“阿浩,外面风大,你现在身子虚弱,出去怎么能不穿外套呢!”吴永贞语气有些着急,急急忙忙地拿着一件米色的大毛衣外套走过来,想要给欧浩穿上。
“妈,我又不是几岁的小孩子,自己的冷热我难道不知道吗?”欧浩有些不耐烦的样子,推开了吴永贞的手。
吴永贞悻悻地把手收了回来,眼角的余光带着恨意朝欧泽那里瞥了一眼,阴阳怪气地开口说:“我这不是怕你伤还没好完全又染上风寒吗,这个家里也就只有我心疼你了。别的人根本就不管你的死活的。”
顾乐文正巧听到这话,脸色阴沉地训斥吴永贞,“好了!事情过去就过去了,不要再阴阳怪气地提起来。上次的事,阿浩自己也有不对的地方。既然已经得到了教训,下次别再犯就是了。”
吴永贞被顾乐文这么一堵,更是气不打一处来,“妈,您这说得是什么话。

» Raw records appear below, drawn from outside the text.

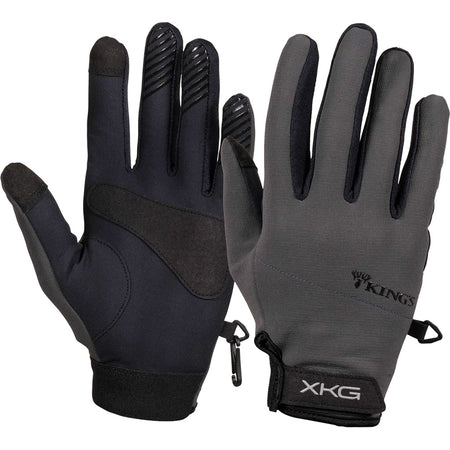 Kings XKG Windproof Mid Weight Glove Charcoal L
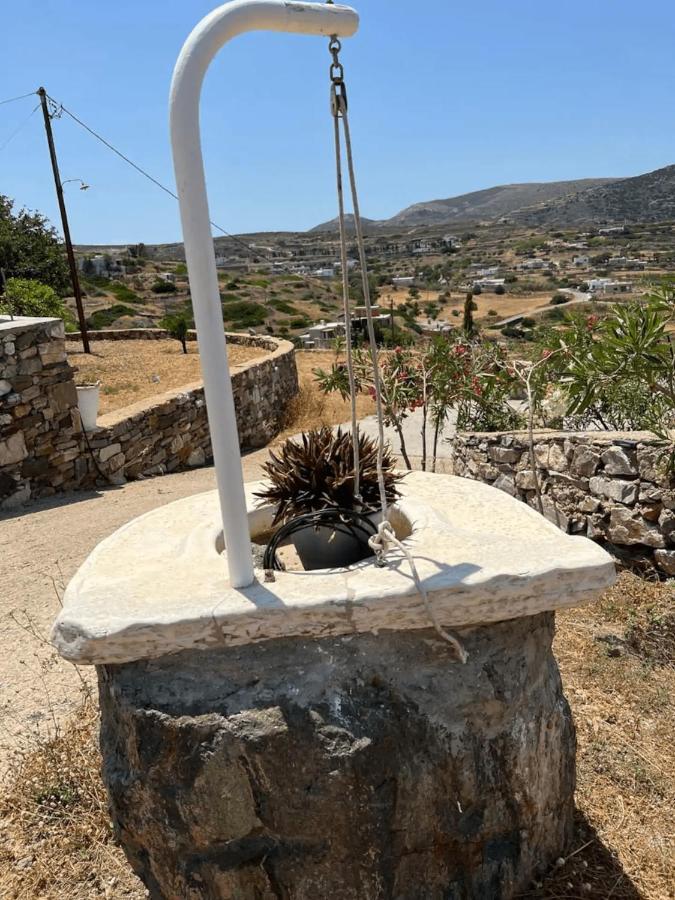Πέτρινο Εξοχικό Σπίτι Στη Σύρο Agros  Zewnętrze zdjęcie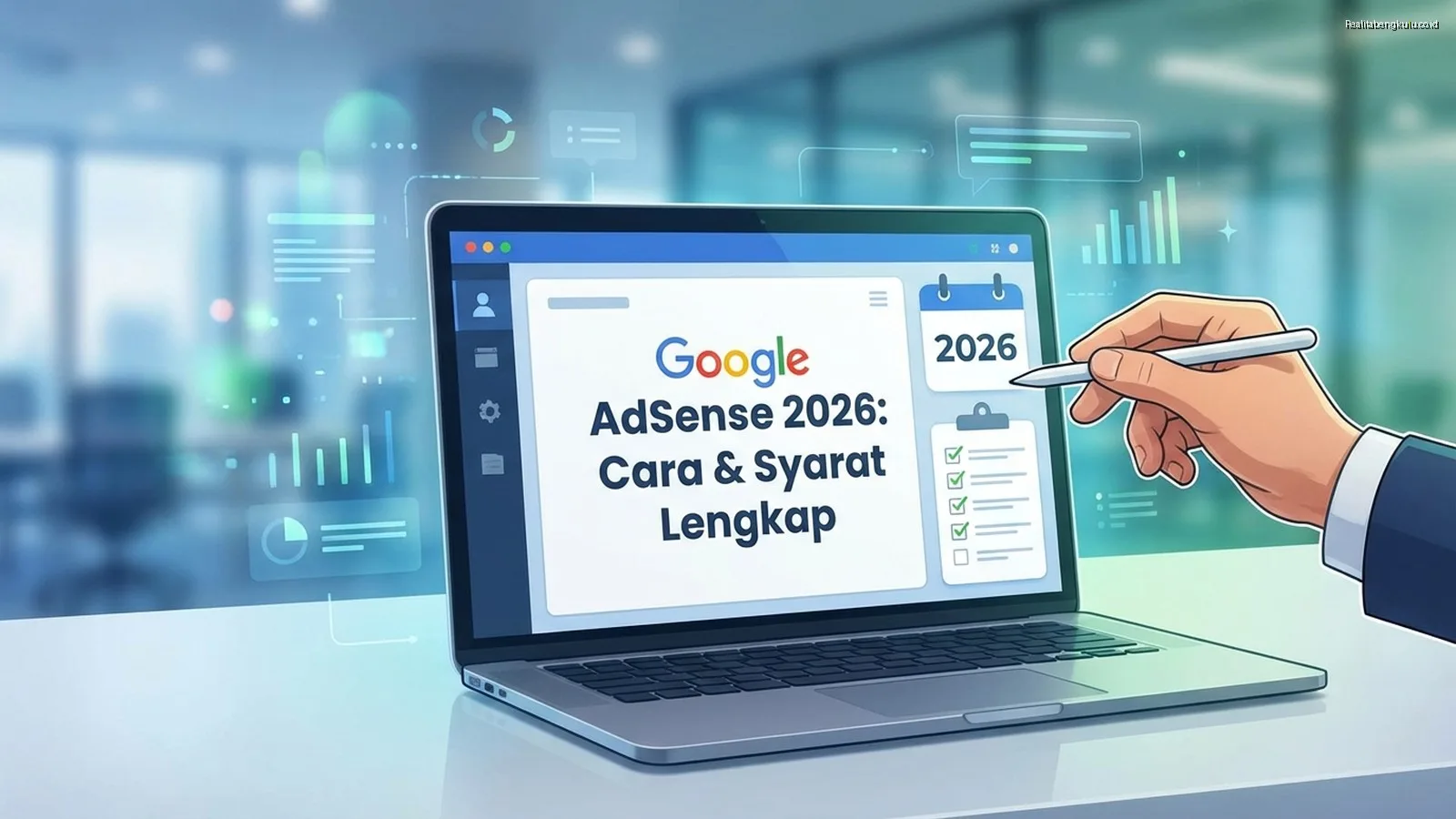 Daftar Google AdSense 2026: Cara dan Syarat Lengkap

就算阿浩他有不对的地方,也不至于被打成这个样子吧?”
“他在床上躺了那么多天,这两天才刚刚能下床。别人不心疼,我这个当妈的心疼一下自己的儿子有错吗?”
“你心疼自己的儿子,就非要的说一些让人听了不舒服的话吗?你是不是还嫌这个家的事不够多?”顾乐文对吴永贞一点也不客气。
要不是因为这个女人介入,欧家也不会变成今天这个样子。
欧泽原本是一副事不关己的态度,细细地品着佣人准备的红茶,他头也不抬,沉声开口:“一回来就闹得家里不得安宁,是不是还想回医院里去躺着?”
吴永贞听了这话,情绪激动起来,冲到欧泽的面前,“你说这话是什么意思?你又想怎么样?”
欧泽放下手里的茶杯,抬头凌厉地看了吴永贞一眼,锐利的眼神像是一把锋利的剑,带着刺骨的寒意。